* _Text_:
Source: https://www.documentcloud.org/documents/7224049-Me-moireCnilHDH.html

Unlike Tik Tok in the US or Facebook in China, US clouds are not banned in the EU. However, using US clouds to process or store personal data of EU residents could be illegal. Using EU clouds submitted to US laws to process or store personal data of EU residents could also be illegal.

This situation is a direct consequence of the "Shrems II" ruling by the Court of Justice of the European Union (CJEU), an equivalent in EU of the US Supreme Court, which applies to all EU.

Source: https://en.wikipedia.org/wiki/Max_Schrems#Schrems_II

France's CNIL had thus to apply "Shrems II" ruling in its decision. Currently, EU residents have no appeal if US authorities remotely access their personal data stored in EU through legal enforcement laws such as CLOUD Act, FISA and Executive Order 12333.

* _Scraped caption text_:
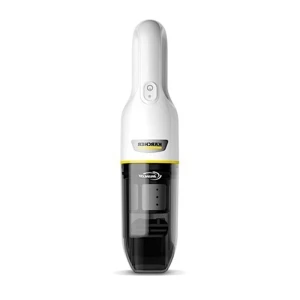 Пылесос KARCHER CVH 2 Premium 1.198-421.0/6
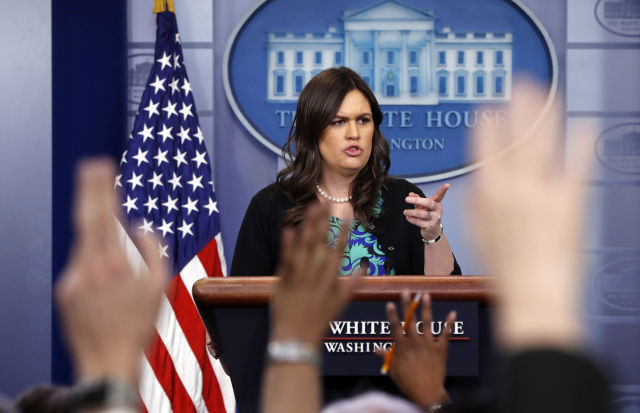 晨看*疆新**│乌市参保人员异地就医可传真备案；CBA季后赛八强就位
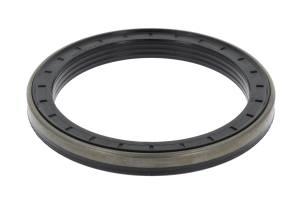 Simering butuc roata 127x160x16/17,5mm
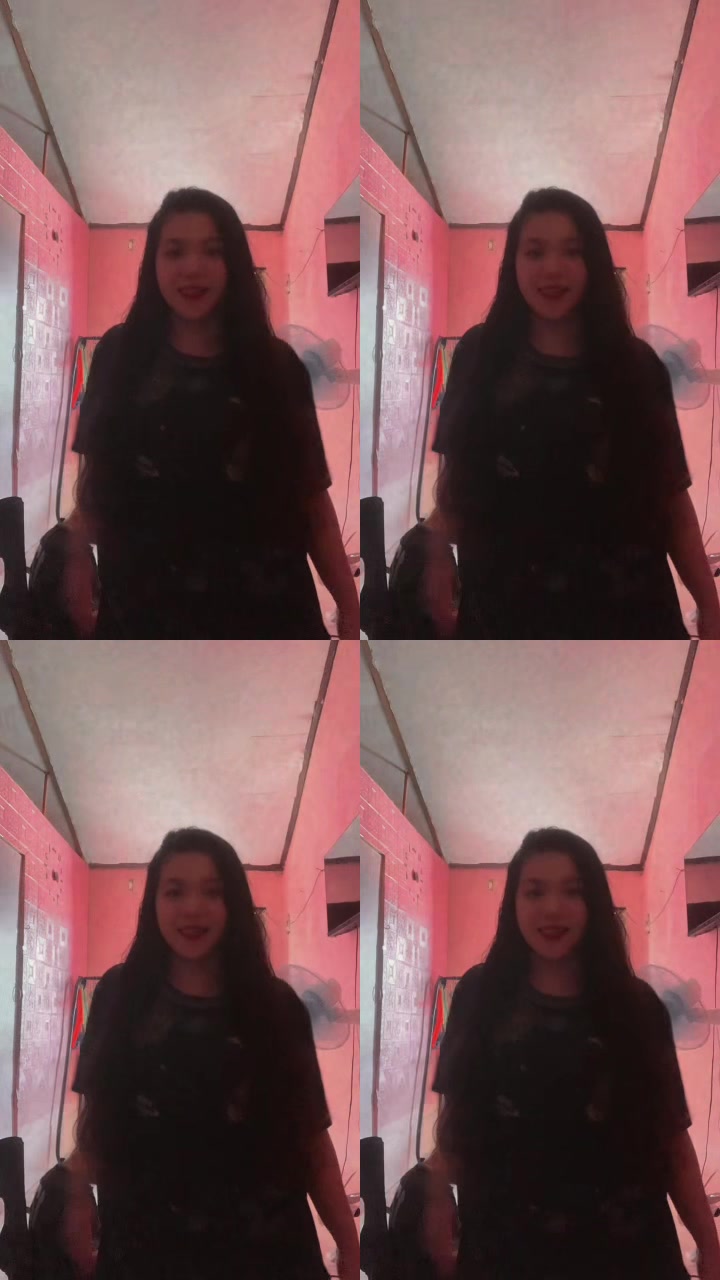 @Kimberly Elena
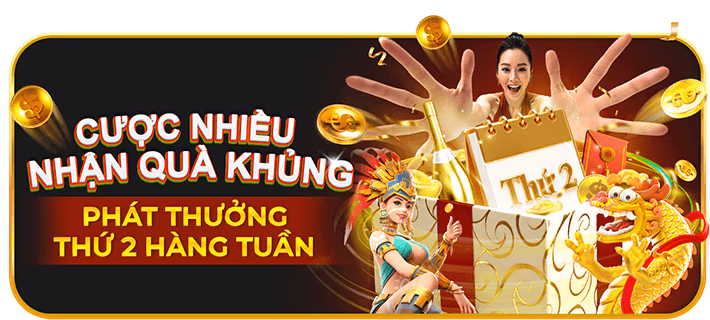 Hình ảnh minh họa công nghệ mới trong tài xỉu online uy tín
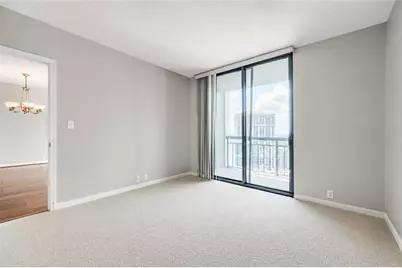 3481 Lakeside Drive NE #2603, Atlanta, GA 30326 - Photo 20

* _List of tasks_:
a: Which laws does the text on US clouds and EU personal data name as ways US authorities can remotely access personal data stored in the EU?
b: Please continue the text on US clouds and EU personal data from its last sentence.

* _Set of answers_:
a: The CLOUD Act, FISA and Executive Order 12333.

b:
CNIL suggests that in order to preserve fundamental liberties, personal health data should be stored on a cloud operated in Europe by juridical entities that are completely independent of any business activity in the US. CNIL suggests technology licensing approaches for US clouds to operate legally in EU whenever personal data of EU citizens needs to be stored.

Even though CNIL does not say anything about it, the same legal reasoning could apply to other sensitive personal data.

Conseil d'Etat (an equivalent in France of US Supreme Court) confirms in its decision that it is imposible for French government to control unsolicited access by US goverment to personal data stored on US clouds or on clouds subject to US law. Conseil d'Etat confirms that new projects involving personal health data must not use US clouds or clouds subject to US law.

Source: https://www.conseil-etat.fr/actualites/actualites/health-data-hub-et-protection-de-donnees-personnelles-des-precautions-doivent-etre-prises-dans-l-attente-d-une-solution-perenne

It is very likely that similar decision would be taken by CNIL for personal data stored on a Chinese cloud provider for similar reasons realted to China Internet Security Law of 2016.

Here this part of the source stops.